Someone else said my reply had poor style and you think you found a spelling mistake. Do you really have nothing more to add? Idiot

If you go back and look at my post you’ll hopefully notice that I had a lot more to say. In fact, my post was substantively on the point.

But ignoring all that and hurling insults instead really paints an interesting picture of the sort of school culture you foster.

What is it they say about money not being able to buy class?

Want2bSupermum · 21/07/2018 15:35

A healthy pregnancy is disabling though in that you can't be expected to return to work right away.

There is nothing to say you can't take longer. The state of NJ allows an additional 6 weeks of family leave, NY allows 12 weeks now in terms of paid leave. You can take up to 26 weeks, you just won't get paid unless you have short term disability insurance and are signed off from work, something which doctors are very quick to do. Most employers offer this and you get full pay while on disability leave. I was signed off an additional 3 weeks after my last because the paediatrician wasn't happy with the amount of sleep I was getting.

It's a different mindset and a different framework for providing for maternity leave. It's not as bad as Europeans make out. It also seems to be working well as I see more and more women in senior positions in the workplace who have had DC. In the Uk I continue to see women in government roles or as business owners but not that many in senior positions in for-profit companies.

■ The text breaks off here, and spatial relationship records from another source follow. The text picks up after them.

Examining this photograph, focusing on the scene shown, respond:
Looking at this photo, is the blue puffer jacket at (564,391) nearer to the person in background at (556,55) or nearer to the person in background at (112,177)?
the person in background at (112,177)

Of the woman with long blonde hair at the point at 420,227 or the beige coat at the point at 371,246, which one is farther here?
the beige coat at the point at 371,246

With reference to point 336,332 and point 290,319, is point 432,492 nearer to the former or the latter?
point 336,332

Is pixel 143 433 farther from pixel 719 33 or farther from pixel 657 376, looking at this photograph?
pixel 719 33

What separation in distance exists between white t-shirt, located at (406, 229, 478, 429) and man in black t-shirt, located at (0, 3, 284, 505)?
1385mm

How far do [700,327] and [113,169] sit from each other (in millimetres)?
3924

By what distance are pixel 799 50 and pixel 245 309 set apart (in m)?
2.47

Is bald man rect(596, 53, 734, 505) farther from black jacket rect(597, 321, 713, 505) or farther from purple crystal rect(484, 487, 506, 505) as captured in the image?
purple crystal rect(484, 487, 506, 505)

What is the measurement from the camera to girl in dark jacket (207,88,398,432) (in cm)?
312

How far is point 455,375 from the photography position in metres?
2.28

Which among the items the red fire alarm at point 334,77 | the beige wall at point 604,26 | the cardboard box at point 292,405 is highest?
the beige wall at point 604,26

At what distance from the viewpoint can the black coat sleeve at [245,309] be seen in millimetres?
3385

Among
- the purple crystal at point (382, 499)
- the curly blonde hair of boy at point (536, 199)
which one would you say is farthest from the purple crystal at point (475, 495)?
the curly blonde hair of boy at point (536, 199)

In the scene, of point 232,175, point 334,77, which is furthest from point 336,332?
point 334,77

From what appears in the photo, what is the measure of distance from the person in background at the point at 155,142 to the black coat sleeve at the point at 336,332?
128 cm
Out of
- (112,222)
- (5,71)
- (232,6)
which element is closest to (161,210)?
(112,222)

auditqueen · 21/07/2018 15:54

At the interview in my present job I mentioned that i didn't have children, would never have children and I was far more interested in my career. I needed that job desperately because I was skint and in need of a job that paid more than just above NMW. I don't know if that had any impact on me getting the job (as I was more than qualified and experienced anyway) but I've certainly done well in that company.

ThomasNightingale · 21/07/2018 23:25

A former work colleague used to lay the same story on very thick auditqueen. When she announced her pg I said to her privately over coffee “but surely you’d always said that all children were horrible brats and you’d never ever dream of having one of your own?” Confused She was incredibly casual in responding that obviously that had been a lie for career purposes, and I was hopelessly naive not to have realised that. But I guess that she was completely within her rights to lie, because it would have been illegal for our employers to take any notice at all of her statements. They could never own up to having been misled or caring a jot one way or the other.